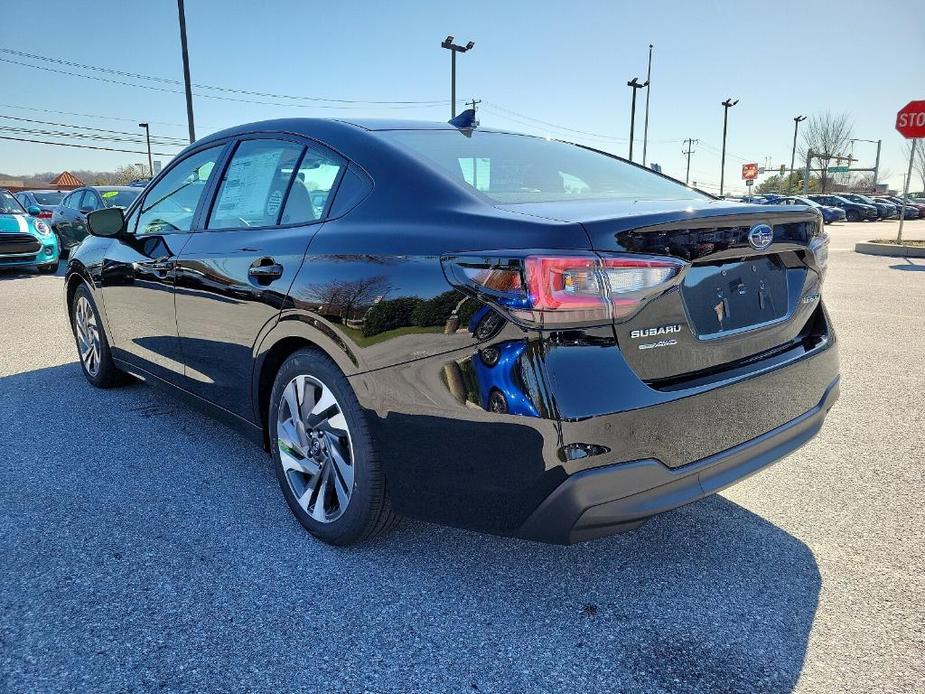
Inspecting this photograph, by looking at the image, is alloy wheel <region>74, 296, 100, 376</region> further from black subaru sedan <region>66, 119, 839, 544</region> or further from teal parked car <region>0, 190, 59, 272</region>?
teal parked car <region>0, 190, 59, 272</region>

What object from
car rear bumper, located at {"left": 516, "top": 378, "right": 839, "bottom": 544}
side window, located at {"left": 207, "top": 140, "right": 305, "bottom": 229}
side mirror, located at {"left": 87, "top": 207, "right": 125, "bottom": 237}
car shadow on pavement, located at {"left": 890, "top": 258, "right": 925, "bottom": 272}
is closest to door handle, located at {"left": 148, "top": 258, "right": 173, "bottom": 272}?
side window, located at {"left": 207, "top": 140, "right": 305, "bottom": 229}

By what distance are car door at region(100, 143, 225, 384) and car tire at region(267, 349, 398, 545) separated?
3.35 feet

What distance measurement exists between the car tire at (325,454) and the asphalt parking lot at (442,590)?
141 mm

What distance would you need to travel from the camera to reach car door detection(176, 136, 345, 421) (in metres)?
2.70

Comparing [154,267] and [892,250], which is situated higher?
[154,267]

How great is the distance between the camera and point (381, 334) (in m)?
2.22

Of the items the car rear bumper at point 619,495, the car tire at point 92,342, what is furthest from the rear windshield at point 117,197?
the car rear bumper at point 619,495

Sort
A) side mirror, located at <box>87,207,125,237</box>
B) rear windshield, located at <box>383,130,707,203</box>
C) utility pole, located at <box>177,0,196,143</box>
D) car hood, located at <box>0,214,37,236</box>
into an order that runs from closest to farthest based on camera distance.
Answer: rear windshield, located at <box>383,130,707,203</box>
side mirror, located at <box>87,207,125,237</box>
car hood, located at <box>0,214,37,236</box>
utility pole, located at <box>177,0,196,143</box>

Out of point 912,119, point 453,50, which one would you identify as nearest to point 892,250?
point 912,119

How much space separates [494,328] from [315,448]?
1.09m

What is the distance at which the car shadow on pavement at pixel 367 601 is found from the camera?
1.94 m

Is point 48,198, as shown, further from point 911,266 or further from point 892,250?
point 892,250

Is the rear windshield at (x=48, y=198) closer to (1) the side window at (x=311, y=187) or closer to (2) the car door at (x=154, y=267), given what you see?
(2) the car door at (x=154, y=267)

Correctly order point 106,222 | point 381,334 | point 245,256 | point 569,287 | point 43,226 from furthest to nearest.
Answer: point 43,226 → point 106,222 → point 245,256 → point 381,334 → point 569,287
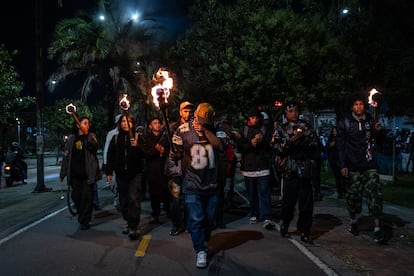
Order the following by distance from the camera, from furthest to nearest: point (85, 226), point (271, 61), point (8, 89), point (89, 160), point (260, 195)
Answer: point (8, 89)
point (271, 61)
point (89, 160)
point (85, 226)
point (260, 195)

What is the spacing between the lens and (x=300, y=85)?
15664 millimetres

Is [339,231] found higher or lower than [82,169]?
lower

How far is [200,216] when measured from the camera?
647 centimetres

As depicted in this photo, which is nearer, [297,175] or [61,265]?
[61,265]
——————————
Copy the lines above word for word, leaving the pictures out.

Inspecting this photograph, by looking at the image, is alloy wheel <region>74, 296, 100, 376</region> further from black subaru sedan <region>66, 119, 839, 544</region> or further from teal parked car <region>0, 190, 59, 272</region>?
teal parked car <region>0, 190, 59, 272</region>

What object from
car rear bumper, located at {"left": 516, "top": 378, "right": 839, "bottom": 544}
side window, located at {"left": 207, "top": 140, "right": 305, "bottom": 229}
side mirror, located at {"left": 87, "top": 207, "right": 125, "bottom": 237}
car shadow on pavement, located at {"left": 890, "top": 258, "right": 925, "bottom": 272}
is closest to door handle, located at {"left": 148, "top": 258, "right": 173, "bottom": 272}?
side window, located at {"left": 207, "top": 140, "right": 305, "bottom": 229}

By what distance are car door at region(100, 143, 225, 384) and car tire at region(267, 349, 398, 545) separated?
3.35 feet

What distance measurement exists between the car tire at (325,454) and the asphalt parking lot at (442,590)?
141 mm

What distance would you need to travel from the camera to reach car door detection(176, 136, 345, 421) (in metres)?
2.70

Comparing [154,267] and [892,250], which is situated higher?
[154,267]

How great is the distance between the camera and point (381, 334) (in m)?
2.22

Of the items the car rear bumper at point 619,495, the car tire at point 92,342, what is furthest from the rear windshield at point 117,197?
the car rear bumper at point 619,495

Sort
A) side mirror, located at <box>87,207,125,237</box>
B) rear windshield, located at <box>383,130,707,203</box>
C) utility pole, located at <box>177,0,196,143</box>
D) car hood, located at <box>0,214,37,236</box>
into an order that runs from closest to farthest based on camera distance.
Answer: rear windshield, located at <box>383,130,707,203</box>
side mirror, located at <box>87,207,125,237</box>
car hood, located at <box>0,214,37,236</box>
utility pole, located at <box>177,0,196,143</box>

Out of point 912,119, point 453,50, which one would you identify as nearest to point 892,250?
point 912,119

How much space separates [494,328] from [315,448]?
1.09m

What is the distance at which the car shadow on pavement at pixel 367 601 is found from the camera?
1.94 m

Is point 48,198, as shown, further from point 911,266 or further from point 892,250?
point 892,250

Is the rear windshield at (x=48, y=198) closer to (1) the side window at (x=311, y=187) or closer to (2) the car door at (x=154, y=267), given what you see?
(2) the car door at (x=154, y=267)

Correctly order point 106,222 | point 381,334 | point 245,256 | point 569,287 | point 43,226 from furthest to nearest.
Answer: point 43,226 → point 106,222 → point 245,256 → point 381,334 → point 569,287
Order the following by distance from the camera, from furthest to nearest: point (85, 226), point (271, 61), point (8, 89), point (89, 160), point (260, 195)
Answer: point (8, 89)
point (271, 61)
point (89, 160)
point (85, 226)
point (260, 195)

What is the spacing between the lens and (x=300, y=85)?
15664 millimetres

Is [339,231] found higher or lower than [82,169]?
lower

How far is [200,216] when measured from the camera?
647 centimetres

As depicted in this photo, which is nearer, [297,175] or [61,265]?
[61,265]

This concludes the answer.